• Exercise directions:
Write a continuation of the commentary below on the three factors behind the present crisis, beginning right after its final sentence.

## Begin Excerpt to read

There are three factors at the core of this crisis that aren’t being addressed by supposedly mature leaders and
commentators in America. The first is that the present world order, for which America has been the main pillar and
driver, is dissolving before our eyes. The second is that 20th century economic and political instruments (epitomized
and led by the US Treasury and Fed) cannot be stretched to fit the 21st century global economy and polity.
The third factor, which is the most easily denied and avoided, is the most important. The ecological and economic
dimensions have fused. Nature’s carrying capacity for human fragmentation and rapaciousness has reached a limit, and the
depletion and destruction of natural resources (whether land, water, air, or oil) are now producing real-time economic
consequences. America is but the most egregious example, and the leading edge, of this unstoppable trend.
The question is, how bad will the growing pains of the global society be? Much worse than they need to be if we keep
trying to squeeze our 21st century actuality into the Procrustean bed of a 20th century political and economic
infrastructure. That strategy isn’t merely a wasteful exercise in futility; it’s a dangerous diversion of the focus and
resources needed to meet the dire, multi-faceted challenges facing humankind.

## End Excerpt to read
## Begin Supplied information

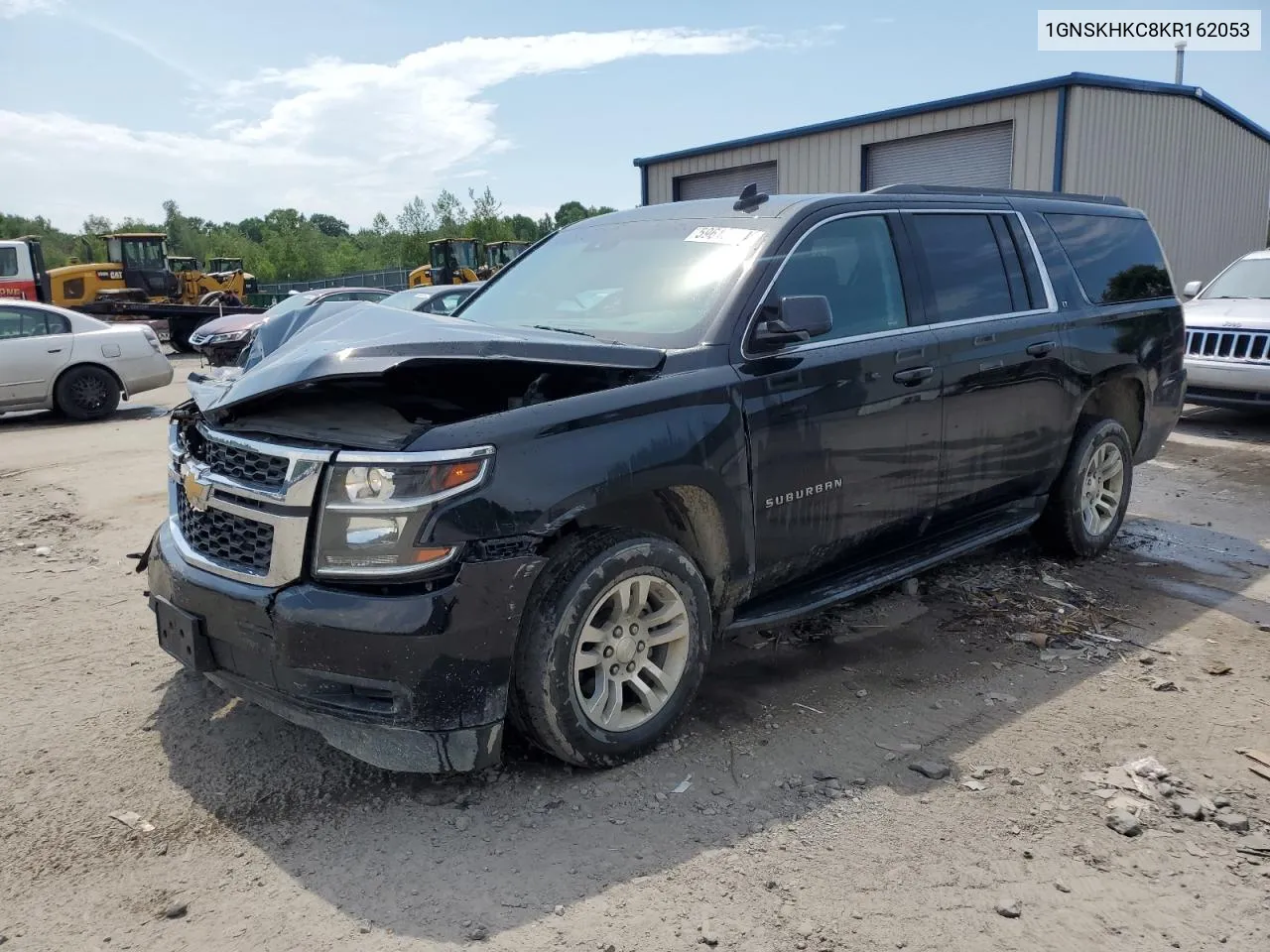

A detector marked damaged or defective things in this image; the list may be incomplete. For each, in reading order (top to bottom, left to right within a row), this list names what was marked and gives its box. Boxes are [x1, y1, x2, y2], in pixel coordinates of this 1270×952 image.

## End Supplied information

• Result of this exercise:
And yet what is the world getting from America? A trillion-dollar welfare program for the richest bankers and brokers at
home and abroad, after flushing a trillion down the drain in Iraq!
To top things off in Friday’s debate, McCain got a pass from Obama and the American media for bizarrely calling for
replacing the United Nations.
After making a chilling, uncontested statement in the debate that “Iran’s nuclear program is an existential threat to
Israel…and we cannot have another holocaust,” McCain called for a “League of Democracies,” which would exclude Security
Council members like Russia and China. He’s not just stuck in a Vietnam era time warp; he’s living in an alternate
reality.
The Congress may buy the USA a little more time, and the malevolent Republican rule may even end with an Obama
administration, but banking on either is a risk the world cannot afford to take. The question is, what’s going to
replace the American system when it crumbles?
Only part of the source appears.